Thursday, April 18, 2024
HomeProductsSQL Server ToolsDatabase Versioning with Examples

Database Versioning with Examples

To properly manage the database development process, stay informed of the changes delivered by other developers, and avoid conflicts or missing data in the database, one needs database versioning. This allows you to reconstruct any version of the database, view the history of changes, and ensure smooth database delivery.

Contents

What is database versioning

To begin with, let us define database versioning. It is the practice of managing changes to the structure and content of a database in a systematic and organized manner. It involves tracking and recording modifications, updates, and additions to the schema and data over time. This process helps developers and database administrators understand the evolution of the database and ensure consistency across different environments (such as development, testing, and production). Database versioning systems typically include features like version history, branching, merging, and rollback capabilities.

++++++

**GIVEN TASK 1:** In the data entries, from the first line through the line containing "277 131 384 250", substitute "a separate line for each instance" for "one line per instance" and write those lines out again with nothing else changed.
The data entries have no connection to the text on database versioning.

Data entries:
++++++

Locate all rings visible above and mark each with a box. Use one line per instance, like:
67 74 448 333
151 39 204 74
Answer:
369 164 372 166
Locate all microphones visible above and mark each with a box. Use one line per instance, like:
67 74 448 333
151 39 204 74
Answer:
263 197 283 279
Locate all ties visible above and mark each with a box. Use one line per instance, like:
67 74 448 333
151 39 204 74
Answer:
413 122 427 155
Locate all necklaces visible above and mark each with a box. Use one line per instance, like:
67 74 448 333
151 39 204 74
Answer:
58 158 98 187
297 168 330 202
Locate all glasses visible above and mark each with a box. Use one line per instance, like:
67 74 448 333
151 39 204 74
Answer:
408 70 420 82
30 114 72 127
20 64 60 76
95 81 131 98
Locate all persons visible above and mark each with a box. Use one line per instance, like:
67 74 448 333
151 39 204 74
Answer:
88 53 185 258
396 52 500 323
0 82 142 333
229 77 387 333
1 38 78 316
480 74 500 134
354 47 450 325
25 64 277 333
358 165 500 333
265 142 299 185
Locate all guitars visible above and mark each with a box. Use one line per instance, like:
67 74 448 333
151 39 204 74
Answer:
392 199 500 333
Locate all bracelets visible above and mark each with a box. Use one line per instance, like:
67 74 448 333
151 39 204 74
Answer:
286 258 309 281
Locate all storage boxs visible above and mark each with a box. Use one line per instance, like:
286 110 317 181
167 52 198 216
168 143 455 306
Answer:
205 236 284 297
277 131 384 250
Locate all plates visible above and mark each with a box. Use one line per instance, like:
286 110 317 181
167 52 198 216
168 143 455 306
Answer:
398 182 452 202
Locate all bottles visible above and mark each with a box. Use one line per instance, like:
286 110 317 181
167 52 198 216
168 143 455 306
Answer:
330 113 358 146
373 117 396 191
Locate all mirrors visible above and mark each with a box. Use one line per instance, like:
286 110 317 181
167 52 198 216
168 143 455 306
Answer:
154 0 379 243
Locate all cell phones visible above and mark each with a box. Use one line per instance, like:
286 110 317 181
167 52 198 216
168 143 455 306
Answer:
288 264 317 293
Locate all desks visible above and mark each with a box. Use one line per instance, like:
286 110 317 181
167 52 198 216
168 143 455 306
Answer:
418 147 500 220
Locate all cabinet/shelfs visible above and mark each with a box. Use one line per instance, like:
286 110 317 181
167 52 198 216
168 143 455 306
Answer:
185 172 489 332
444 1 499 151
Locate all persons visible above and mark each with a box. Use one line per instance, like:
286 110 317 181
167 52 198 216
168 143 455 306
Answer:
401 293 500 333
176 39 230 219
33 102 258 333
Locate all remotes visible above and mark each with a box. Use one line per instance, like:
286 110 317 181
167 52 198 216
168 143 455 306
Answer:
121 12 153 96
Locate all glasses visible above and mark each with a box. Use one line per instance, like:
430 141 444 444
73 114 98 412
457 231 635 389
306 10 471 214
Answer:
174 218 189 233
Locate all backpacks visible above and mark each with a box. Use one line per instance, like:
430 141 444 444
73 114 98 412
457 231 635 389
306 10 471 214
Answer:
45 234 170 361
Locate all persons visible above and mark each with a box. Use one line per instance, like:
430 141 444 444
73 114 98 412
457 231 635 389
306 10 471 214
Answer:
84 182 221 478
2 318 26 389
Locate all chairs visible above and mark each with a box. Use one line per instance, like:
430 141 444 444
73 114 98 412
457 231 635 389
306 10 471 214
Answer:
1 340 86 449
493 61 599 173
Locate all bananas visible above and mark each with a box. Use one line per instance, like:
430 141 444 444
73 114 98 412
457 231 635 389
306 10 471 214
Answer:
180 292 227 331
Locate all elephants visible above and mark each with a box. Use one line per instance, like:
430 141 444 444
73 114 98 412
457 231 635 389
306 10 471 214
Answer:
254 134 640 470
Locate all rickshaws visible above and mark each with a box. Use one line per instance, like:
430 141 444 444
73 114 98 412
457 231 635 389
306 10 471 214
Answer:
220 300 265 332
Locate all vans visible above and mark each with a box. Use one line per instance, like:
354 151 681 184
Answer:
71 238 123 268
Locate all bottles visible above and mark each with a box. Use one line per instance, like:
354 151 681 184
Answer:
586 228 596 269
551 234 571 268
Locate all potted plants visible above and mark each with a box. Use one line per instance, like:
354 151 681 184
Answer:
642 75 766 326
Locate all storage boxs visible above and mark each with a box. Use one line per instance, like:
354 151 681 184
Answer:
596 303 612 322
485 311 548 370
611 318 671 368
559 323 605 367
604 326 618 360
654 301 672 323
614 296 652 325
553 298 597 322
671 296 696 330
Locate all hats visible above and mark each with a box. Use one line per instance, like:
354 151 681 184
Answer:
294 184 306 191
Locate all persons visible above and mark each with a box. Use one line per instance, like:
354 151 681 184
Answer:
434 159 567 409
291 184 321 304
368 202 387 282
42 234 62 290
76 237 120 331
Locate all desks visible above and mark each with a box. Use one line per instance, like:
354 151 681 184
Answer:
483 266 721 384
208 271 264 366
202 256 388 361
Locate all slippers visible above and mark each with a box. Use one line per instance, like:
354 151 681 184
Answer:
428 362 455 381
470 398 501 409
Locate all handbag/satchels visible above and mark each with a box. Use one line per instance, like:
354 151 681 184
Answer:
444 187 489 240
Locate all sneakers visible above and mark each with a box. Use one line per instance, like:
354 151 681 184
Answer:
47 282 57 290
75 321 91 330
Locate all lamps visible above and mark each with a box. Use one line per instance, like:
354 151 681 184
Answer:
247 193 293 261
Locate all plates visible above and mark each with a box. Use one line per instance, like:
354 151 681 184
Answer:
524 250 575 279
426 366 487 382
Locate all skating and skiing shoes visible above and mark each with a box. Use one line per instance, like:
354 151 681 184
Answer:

++++++

**GIVEN TASK 2:** Resume the text on database versioning from where it stops.

**EXERCISE RESPONSE 1:**
Locate all rings visible above and mark each with a box. Use a separate line for each instance, like:
67 74 448 333
151 39 204 74
Answer:
369 164 372 166
Locate all microphones visible above and mark each with a box. Use a separate line for each instance, like:
67 74 448 333
151 39 204 74
Answer:
263 197 283 279
Locate all ties visible above and mark each with a box. Use a separate line for each instance, like:
67 74 448 333
151 39 204 74
Answer:
413 122 427 155
Locate all necklaces visible above and mark each with a box. Use a separate line for each instance, like:
67 74 448 333
151 39 204 74
Answer:
58 158 98 187
297 168 330 202
Locate all glasses visible above and mark each with a box. Use a separate line for each instance, like:
67 74 448 333
151 39 204 74
Answer:
408 70 420 82
30 114 72 127
20 64 60 76
95 81 131 98
Locate all persons visible above and mark each with a box. Use a separate line for each instance, like:
67 74 448 333
151 39 204 74
Answer:
88 53 185 258
396 52 500 323
0 82 142 333
229 77 387 333
1 38 78 316
480 74 500 134
354 47 450 325
25 64 277 333
358 165 500 333
265 142 299 185
Locate all guitars visible above and mark each with a box. Use a separate line for each instance, like:
67 74 448 333
151 39 204 74
Answer:
392 199 500 333
Locate all bracelets visible above and mark each with a box. Use a separate line for each instance, like:
67 74 448 333
151 39 204 74
Answer:
286 258 309 281
Locate all storage boxs visible above and mark each with a box. Use a separate line for each instance, like:
286 110 317 181
167 52 198 216
168 143 455 306
Answer:
205 236 284 297
277 131 384 250

**EXERCISE RESPONSE 2:**
Why is database versioning important

Database versioning is a cornerstone of modern database management. It brings discipline to the process of making changes, reduces risks associated with updates, and supports an environment where multiple stakeholders can work together effectively and with confidence:

  1. Minimizing Downtime: Keeping a clear record of versioned changes allows for precise planning and execution of updates. This ensures that downtime is kept to a minimum, as teams can schedule updates during off-peak hours and have confidence that the deployment process will be swift and reliable.
  2. Improving Developer Productivity: Developers can work concurrently on different parts of a database, and the versioning system helps them integrate their changes seamlessly. It reduces conflicts, as the version control system handles merging changes intelligently. This allows developers to focus on their tasks without worrying about accidentally overwriting each other’s work.
  3. Ensuring Reproducibility: Versioning is crucial for debugging, testing, and auditing purposes. If an issue arises after a deployment, developers can roll back to a previous version to analyze and fix the problem. This reproducibility ensures that the database environment can be reliably reconstructed, which is particularly important in regulated industries or mission-critical applications.
  4. Collaboration and Teamwork: In collaborative environments, where multiple developers or teams work on the same database, versioning facilitates smooth teamwork. It provides a centralized repository where everyone can contribute their changes. Additionally, it offers features like branching, which allows for parallel development efforts. This means that teams can work on different features or fixes simultaneously and then merge their changes back together seamlessly.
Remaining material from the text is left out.